The fan assembly 30, including the fan apparatus 20, can be manufactured in a variety of ways. Typically components of the fan assembly 30 are made of a polymer or other injection moldable material, although fiberglass, metals and other suitable materials can alternatively be used. In one embodiment, injection molding is used, in which a polymer material, such as nylon, forms essentially all the components of the fan assembly 30, except for the metallic disc 38, which can be made of steel. The blades 24 and the rear plate 22 are normally integrally formed as a single subassembly. If the blades 24 and back plate 22 are injection molded, the metal disc 38 can be overmolded with the polymer material to integrally form the blades 24 and the back plate 22. The fan wrap 26 and the inlet wrap 32 are generically individually formed by injection molding or other appropriate techniques. The fan wrap 26 is then spun onto the blades 24 of the subassembly, using a welding process, mechanical fasteners or other appropriate techniques. A welding process or similar to welding, such as ultrasonic welding or high frequency electromagnetic welding and bonding is preferred. A welded joint configuration between the blades 24 and the fan shroud 26 produces relatively low stresses in weld joints between the blades 24 and the fan shroud 26, while simplifying the injection molding process of the individual parts that are subsequently welded together . Inlet wrapper 32 is separately attached to a

21/27 mounting structure, and the fan apparatus 20 is positioned adjacent the inlet casing 32 at a desired installation location.

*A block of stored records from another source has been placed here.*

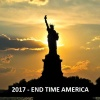 1) 2017 - Prophetic Word - End Time USA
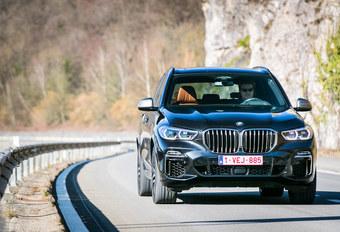 BMW X5 M50d : Tegendraads #1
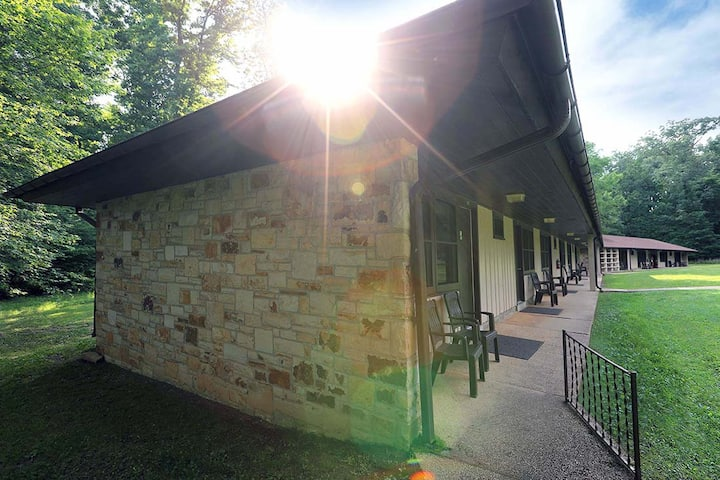 The Lodge at Mammoth Cave - Sunset Terrace
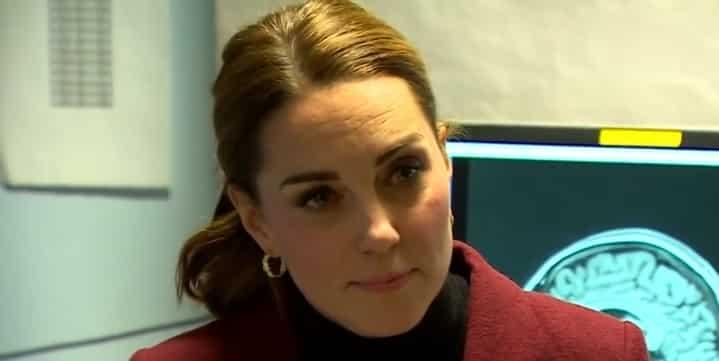 Kate Middleton: sa fille Charlotte devient son portrait craché !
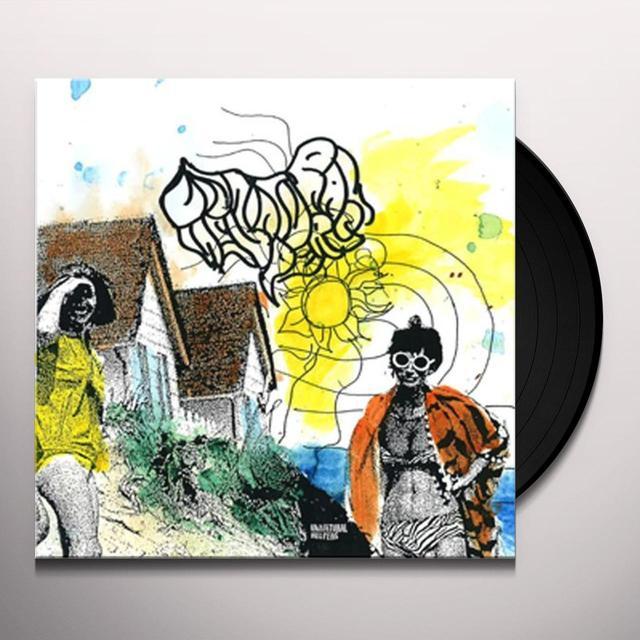 Unnatural Helpers SUNSHINE Vinyl Record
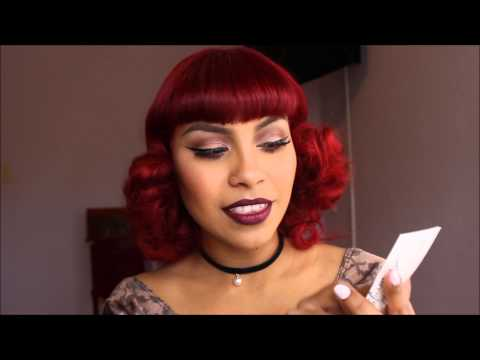 Xxx Mp4 Classy Rebel Clip In Betty Bangs How To Dye 3gp Sex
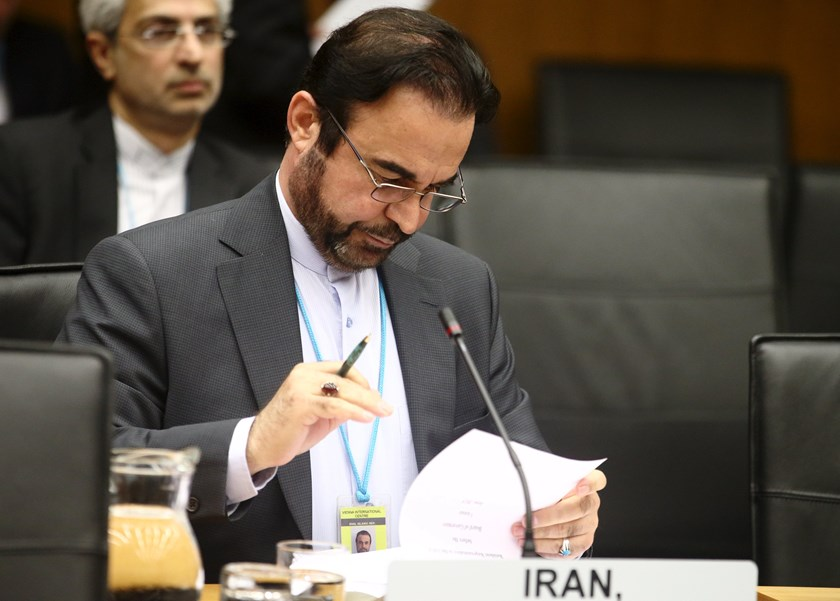 Iran's ambassador to the International Atomic Energy Agency (IAEA) Reza Najafi waits for the start of a board of governors meeting at the IAEA headquarters in Vienna, Austria, June 10, 2015. Photo: Reuters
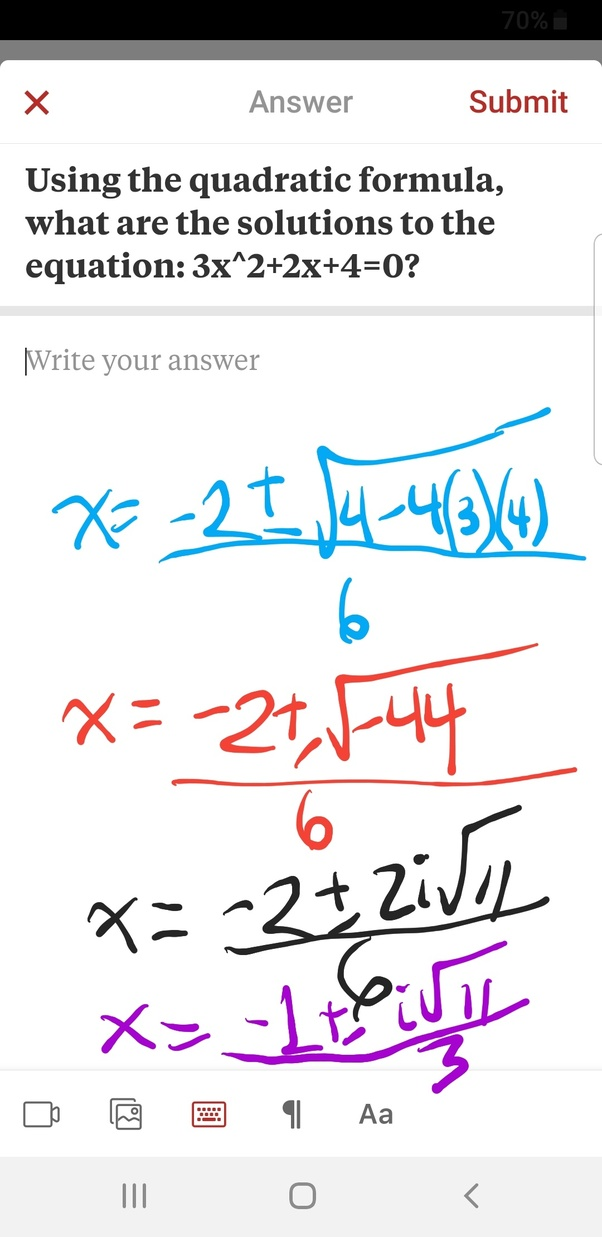 Using The Quadratic Formula, What Are The Solutions To The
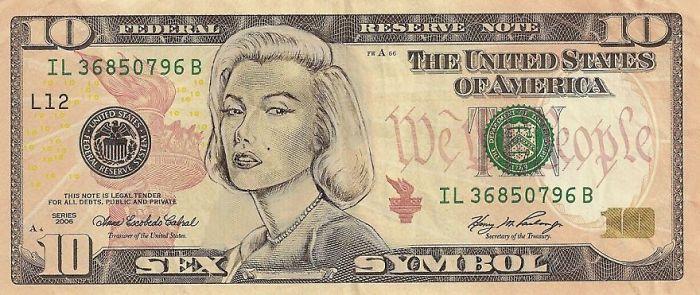 Us Dollar Banknoten dollar scheine merilyn monroe gesicht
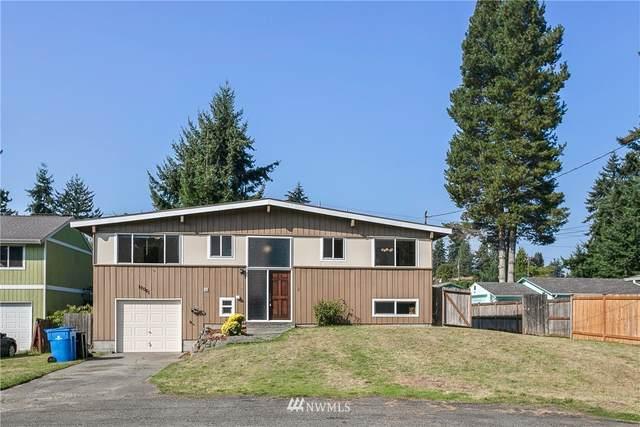 19061 7th Avenue NE, Shoreline, WA 98155 (#1666456) :: NW Home Experts
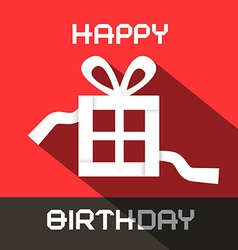 Happy Birthday Card with Paper Gift Box vector image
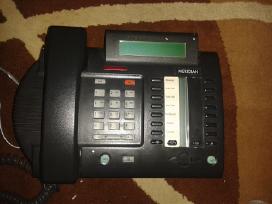Parduodu laidinius telefonus meridian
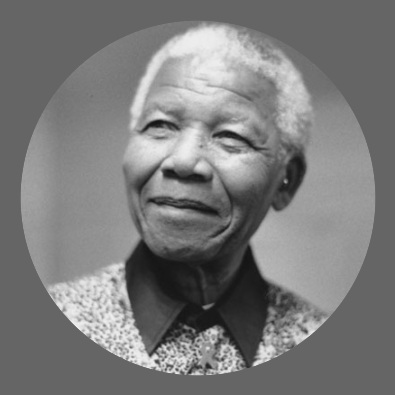 Bring Him Back Home (Nelson Mandela)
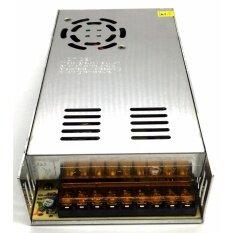 ราคา กล่องรวมไฟ แบบพัดลม 12V 30A 360W สำหรับกล้องวงจรปิด ไม่ใช้ อแดปเตอร์ Switching Power Supply ใหม่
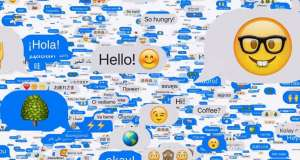 imessage probleme iphone ipad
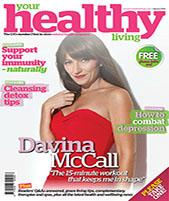 jan14-HealthyLivingcover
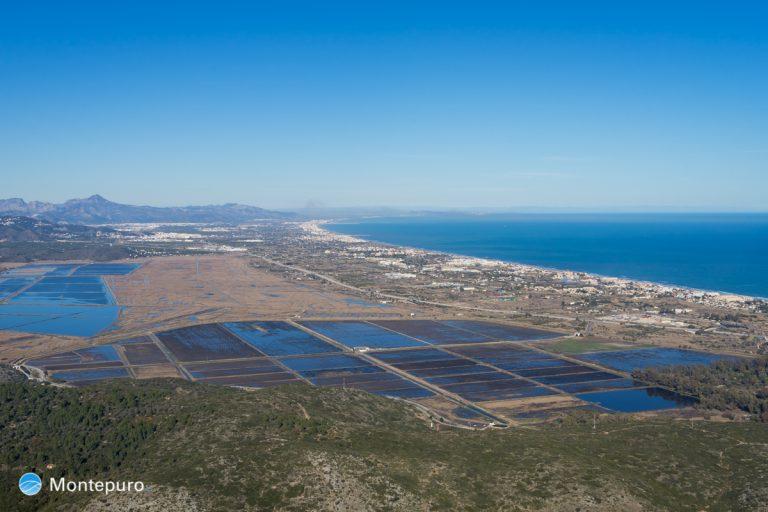 Sierra de Segària, vistas del Marjal de Pego-Oliva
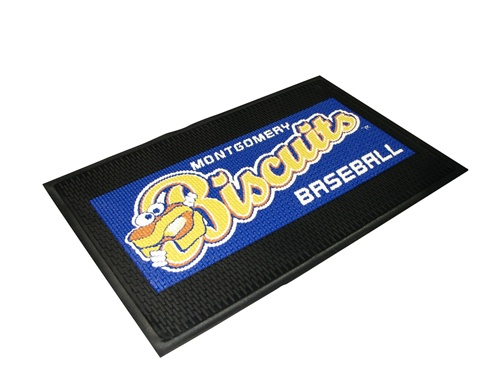 Personalized 4 X 8 Ft Logo Outdoor Mat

In other embodiments, the rear plate 22, the blades 24 and the fan casing 26 of the fan apparatus 20 are integrally molded as a single piece. Although a one-piece construction offers strength benefits, it tends to require complex and expensive dies to obtain. Alternatively, the fan casing 26 and the blades 24 are integrally molded, and attached to a separately shaped rear plate 22.

As previously mentioned, a fan apparatus according to the present invention can have its blades arranged in a number of different configurations in alternative modes, such as backward-curved, backward-sloping, radial (or almost radial) blade configurations , curve forward. These terms are derived from the radial flow fan design. Different blade configurations will have different operational effects, which are generally interrelated with other fan apparatus parameters. The optimal blade configurations will vary for different applications depending on the desired performance characteristics and limitations on the design of the fan unit. Figures 9 and 10 illustrate two additional blade configurations, although it is recognized that others are possible within the scope of the present invention.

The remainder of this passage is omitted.